Tower Cancer Research Foundation: What are you seeing right now in your own practice?
Dr. Jeremy Lorber: Anecdotally, I’ve seen patients who have signs or symptoms of cancer a year ago, now presenting in a much more advanced state than they would if they presented earlier. For the most part, with the more advanced presentation, it becomes harder to treat and less likely that treatment can be curative. It’s still a little early to know, but there have been some computer models to predict the outcomes — some studies out of England show that the mortality rates for certain cancers will increase because of delayed diagnosis over the last year or so.
What sorts of changes and adaptations were oncologists forced to make at the onset of the pandemic?
Like a lot of medicine, we tried to integrate telemedicine. We still use it, but for a lot of what we do, telemedicine is not adequate. The patients often need chemotherapy through an I.V., and that obviously can’t be done over telemedicine, nor can procedures like biopsies and scans. We were essentially limited in how much we could adapt; the treatment tools and the diagnostics had to remain as they were before COVID.
That said, we were able to adjust treatment a little off the standard pathways, because of COVID restrictions. We had a patient who, after several months of chemo, would have gone to surgery, but at the time, there were no operating rooms available. I had to give him extra chemo before surgery to buy him some time. We had to get creative — there was no playbook for this.
Did the pandemic change the way you interact and share information with other doctors and medical professionals?
The normal interactions between doctors of various specialties were very limited. The most fundamental, formal meeting we have in the field of cancer treatment is called the Tumor Board. Oncologists, surgeons, pathologists, and radiologists discuss difficult cases, especially difficult cases, and how to manage them. Usually, this was done in person, but throughout the pandemic, the meetings have been virtual. The interactions aren’t the same — they’re not as fluid. We lost all of the informal conversations that typically take place before and after the actual meetings, and thus all of the valuable epiphanies that come out of those conversations.
What were the most common fears among patients since the start of the pandemic?
We’ve been talking about delayed screening and treatment because of limitations on the medical side, like closures of clinics, but a lot of it was on the patient side.
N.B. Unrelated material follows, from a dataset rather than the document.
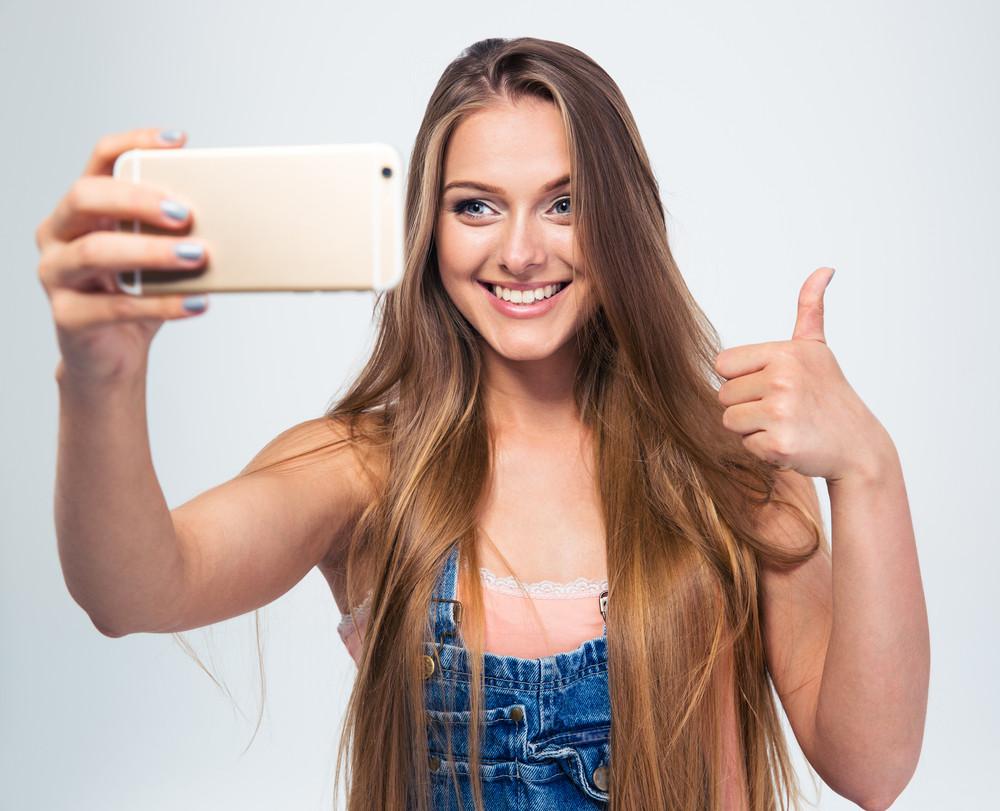 Smiling girl making selfie photo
Even when tests or treatments were available to patients, patients can be their own worst enemies by being fearful and avoiding medical care. The obvious fear was that they’d contract COVID when they’d go to a doctor’s visit or chemo visit. They were afraid that they’d automatically develop COVID even though we were taking secure precautions. They would avoid coming in and fall off the map.
Were your patients worried about the safety of COVID vaccines?
For the most part, cancer patients I take care of were very enthusiastic about the vaccine — it was almost overwhelming. Every day I’d get multiple emails from patients. There were patients who had reasonable concerns, both regarding the safety and whether the vaccines would be effective given their medical status. The general recommendation from various societies is that patients with cancer are safe to get the vaccine. That said, there are some patients receiving certain treatments, for whom my confidence that the vaccine would be successful was low due to certain immunosuppressants. But if it had any efficacy whatsoever, it was worth taking.
As we emerge from the pandemic, are there new practices that you think will continue?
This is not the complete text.